Von Kreuzen, Rissen und kahlen Wänden
HTML-Elemente (z.B. Videos) sind ausgeblendet. Zum Einblenden der Elemente aktivieren Sie hier die entsprechenden Cookies.
Während heute Heerscharen von treuen Staatsdienern mit Hammer, Nagel und Kreuz aus der bayerischen Staatskanzlei in den ganzen Freistaat ausströmen, haben im heute benachbarten Bundesland in der Mitte des letzten Jahrhunderts Beamte das Kreuz gegen Ulbricht, Stalin und Co. getauscht. Natürlich kann man nicht Äpfel mit Birnen vergleichen, erst recht nicht eine Demokratie mit einer Diktatur. Und trotzdem verbindet beide, dass sie als Symbole auf Größeres verweisen wollen, Herkunft legitimieren und "von oben" gewünscht sind. Es bleibt abzuwarten, ob die bayerische Gesellschaft sich angesichts der neuen, täglichen Begegnung mit dem Kreuz auf die christlichen Werte besinnt oder das Kruzifix in dieser Alltäglichkeit als Wandschmuck untergeht. Ulbricht und Stalin im Bilderrahmen haben jedenfalls nicht die gewünschte Identifikation erreicht.

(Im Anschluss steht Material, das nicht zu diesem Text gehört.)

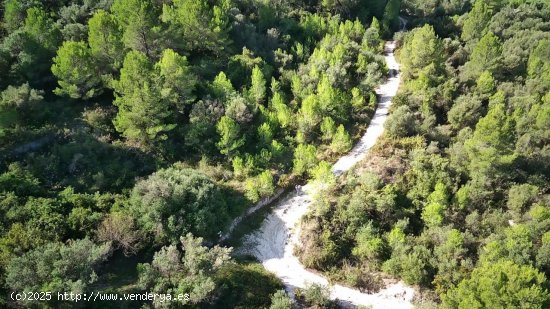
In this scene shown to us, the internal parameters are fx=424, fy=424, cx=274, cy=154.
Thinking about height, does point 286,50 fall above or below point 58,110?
above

Bei aller Häme über die Entscheidung bietet aber die Diskussion der letzten Wochen auch eine Chance zum empathischen Perspektivwechsel – nämlich nicht zugunsten der Frage, wie viel Religion sich der Staat bemächtigen darf, sondern bei wie vielen Entscheidungen und Haltungen den Einzelnen wirklich der Glaube an Jesus, den Christus, trägt. Damit wird das Kreuz in der Amtsstube von nebenan zum Stachel für Christen und eine Chance für die Zukunft der Gesellschaft.
Das Land, in dem über 40 Jahre Bilder von Genossen das Kreuz ersetzten, hat heute kahle Wände. Es wurde versucht, sie mit Kühlschränken, Urlaubsreisen und Deutschlandfahnen zu verhängen. Geblieben sind Risse – nicht nur auf den kahlen Stellen, sondern in Familien und weiten Teilen der Gesellschaft. Scheinbar ist das Fundament abhanden gekommen. Wenn das Kreuz jemals wieder in diesen Rissen mit seinem Nagel einen Halt findet, sollte es die Wenigen daran erinnern, von ihrer christlichen Hoffnung zu sprechen, die sie trägt. Und dort, wo es – noch – auf weißen Wänden hält, zum mutigen Zeugnis für eine Botschaft der Hoffnung auffordern. Dann ist das Kreuz weder rückwärtsgewandte Folklore noch probates Wahlkampfmittel, sondern Ermahnung, die eigene, zeitlich begrenzte Freiheit verantwortlich zu gestalten.